* [Excerpted passage]:
>> begin
Construction Management M&A
Construction management is the most consistently competitive M&A category in the lower middle market today. Private equity is paying an average of 10.6x EBITDA for construction businesses, a 41% premium to what strategic buyers pay, and the pace of acquisitions has only accelerated into 2026. For founder-led CM firms, owner’s representatives, and specialty construction services operators, the convergence of AI data center demand, infrastructure investment, and labor scarcity has created the strongest sell-side window the sector has seen in a decade.
Parkland Capital Partners is a lower middle market M&A advisory firm with deep specialization in construction management, industrial services, property management, and the broader real estate and infrastructure services ecosystem. We advise founder and family-owned construction management businesses on sell-side M&A, recapitalizations, buy-side roll-ups, and strategic partnerships across CM at-risk, CM agency, owner’s representation, program management, specialty construction services, and construction consulting. We operate within the private equity and strategic operator ecosystem rather than competing with large investment banks. Every engagement is confidential, senior-led, and targeted.
If you are operating a construction management or specialty construction services business generating $1M+ in EBITDA and thinking about a transaction in the next 12 to 24 months, this page is for you.
Construction M&A activity surged through the second half of 2025 and has only accelerated into 2026. The demand drivers are genuinely historic in their combination. Roughly $2 trillion in federal infrastructure spending is deploying now, matched by another $2 trillion in state and local investment. AI data center construction is pulling specialty mechanical, electrical, and owner’s representative capabilities forward at a pace the industry has never seen. The One Big Beautiful Bill included targeted stimulus for semiconductor construction, 100% bonus depreciation restoration, and affordable housing incentives, all of which flow directly to construction management firms. Labor shortages remain acute, with more than 57% of contractors citing skilled labor as their primary concern and a 110,000-technician deficit continuing to drive “acqui-hire” dynamics into M&A processes.
>> end
* [Directives]:
[1] According to the construction management M&A page, what average EBITDA multiple is private equity paying for construction businesses?
[2] Resume the construction management M&A page, picking up right after its last sentence.

Scene-based reasoning records
>> begin
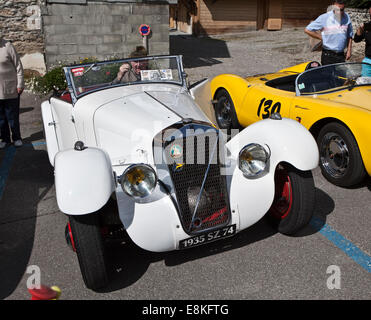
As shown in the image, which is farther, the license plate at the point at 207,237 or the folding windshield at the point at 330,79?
the folding windshield at the point at 330,79

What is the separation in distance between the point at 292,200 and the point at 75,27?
30.0 feet

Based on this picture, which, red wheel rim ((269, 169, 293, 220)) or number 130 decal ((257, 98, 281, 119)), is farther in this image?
number 130 decal ((257, 98, 281, 119))

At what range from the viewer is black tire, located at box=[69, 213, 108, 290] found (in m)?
2.68

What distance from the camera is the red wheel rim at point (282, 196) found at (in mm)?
3404

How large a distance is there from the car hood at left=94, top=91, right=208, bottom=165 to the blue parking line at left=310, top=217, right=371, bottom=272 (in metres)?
1.52

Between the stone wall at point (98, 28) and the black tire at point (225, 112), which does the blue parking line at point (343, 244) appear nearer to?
the black tire at point (225, 112)

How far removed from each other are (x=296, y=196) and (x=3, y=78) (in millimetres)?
4320

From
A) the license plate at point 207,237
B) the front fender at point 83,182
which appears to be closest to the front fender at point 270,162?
the license plate at point 207,237

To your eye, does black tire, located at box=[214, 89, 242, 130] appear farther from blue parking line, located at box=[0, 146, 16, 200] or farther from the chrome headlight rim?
the chrome headlight rim

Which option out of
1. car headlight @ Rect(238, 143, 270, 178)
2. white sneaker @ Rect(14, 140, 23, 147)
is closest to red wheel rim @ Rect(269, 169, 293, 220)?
>> end
* [Final results]:
[1] An average of 10.6x EBITDA.

[2]
The transaction prints that define the market reflect the scale of this demand. Legence agreed to acquire The Bowers Group for approximately $475 million in early 2026, closing in Q1, with Bowers’ $1.3 billion in contract commitments and $825 to $875 million in expected 2026 revenue positioning the platform directly into “Data Center Alley” mechanical services. Morgan Stanley Capital Partners announced a majority investment in Olsson, Inc. in January 2026, taking a substantial position in one of the country’s leading employee-owned engineering and design firms. J.S. Held acquired GLI Advisors in December 2025, specifically expanding its West Coast construction advisory, owner’s representation, and program management capabilities. WSP Global’s announced $3.3 billion acquisition of TRC continues the scaling of global engineering and construction management platforms. GHK Capital Partners acquired CPL in February 2026 to expand architecture, engineering, and consulting capabilities across healthcare, education, and civic infrastructure markets.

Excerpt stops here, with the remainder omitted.